◆ BACAAN LATIHAN:
◇ ◇ ◇
Minggu, 02 Mei 2010

Teori dalam perkembangan pengkajian hukum islam di indonesia

Dalam perkembangan pengkajian hukum islam di indonesia kita lihat ada teori-teori tentang berlakunya hukum islam di indonesia. Tergambarkan ada 6 teori yaitu:
1. Ajaran Islam Tentang Penataan Hukum.
Kita ketahui bahwa di dalam masyarakat indonesia sebelum Belanda datang, islam telah mempengaruhi bentuk masyarakatnya dan mempengaruhi perilaku hukum masyarakat dan tata hukum indonesia. Ada buku-buku yang terkenal dari mazhab syafi’i yang di pakai dalam membentuk masyarakat dan dalam norma-norma kehidupan pemerintahan kerajaan dan kesultanan di Indonesia pada masa lalu. Misalnya Al-Ahkam al-Sulthaniyyah mempengaruhi unit-unit masyarakat di Aceh, di bidang pemahaman dan pengalaman ketatanegaraan. Buku inilah yang dipakai oleh kesultanan Aceh untuk membentuk unit-unit kemasyarakatan Aceh dan tingkatan-tingkatannya (mikmin).
◇ ◇ ◇
◆ BAHAN SUMBER:
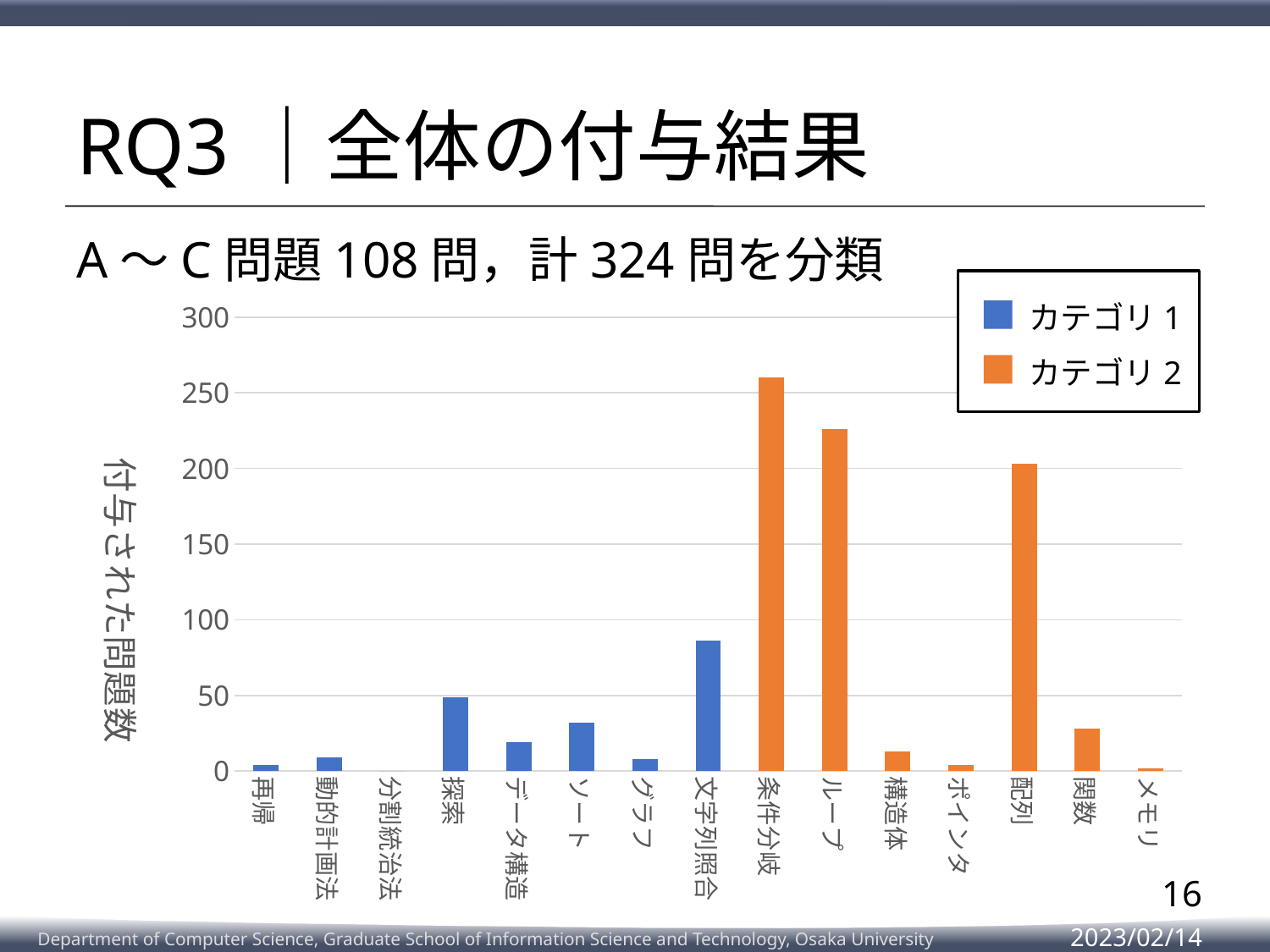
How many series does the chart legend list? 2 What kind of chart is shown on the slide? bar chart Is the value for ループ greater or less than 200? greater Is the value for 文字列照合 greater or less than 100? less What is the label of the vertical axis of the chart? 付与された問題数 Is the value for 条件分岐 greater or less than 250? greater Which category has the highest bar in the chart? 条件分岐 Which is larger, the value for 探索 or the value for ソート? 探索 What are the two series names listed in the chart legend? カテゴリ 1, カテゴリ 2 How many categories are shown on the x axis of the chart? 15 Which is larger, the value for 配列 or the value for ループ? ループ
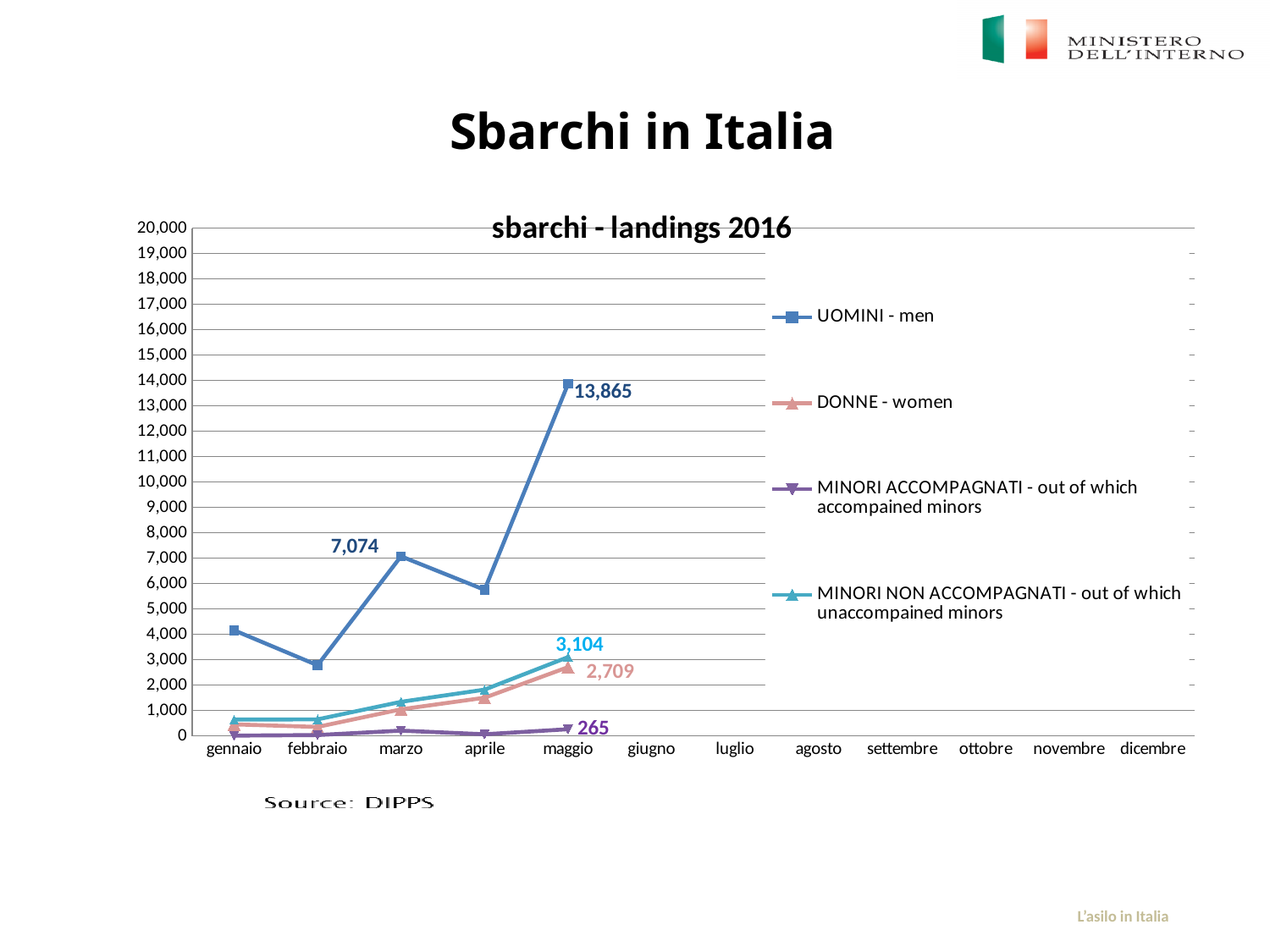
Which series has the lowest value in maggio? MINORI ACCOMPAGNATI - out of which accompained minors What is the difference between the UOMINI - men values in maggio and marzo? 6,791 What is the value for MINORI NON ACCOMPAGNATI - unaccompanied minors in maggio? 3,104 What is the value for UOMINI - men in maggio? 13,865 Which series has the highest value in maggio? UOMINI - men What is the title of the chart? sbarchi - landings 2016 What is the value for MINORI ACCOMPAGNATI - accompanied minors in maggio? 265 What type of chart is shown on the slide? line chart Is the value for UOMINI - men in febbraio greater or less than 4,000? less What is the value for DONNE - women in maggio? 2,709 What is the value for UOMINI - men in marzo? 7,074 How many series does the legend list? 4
◇ ◇ ◇
Menurut teks tentang pengkajian hukum Islam di Indonesia, apa saja yang telah dipengaruhi Islam di dalam masyarakat Indonesia sebelum Belanda datang? Sebutkan semuanya.

◆ JAWABAN:
- bentuk masyarakatnya
- perilaku hukum masyarakat
- tata hukum Indonesia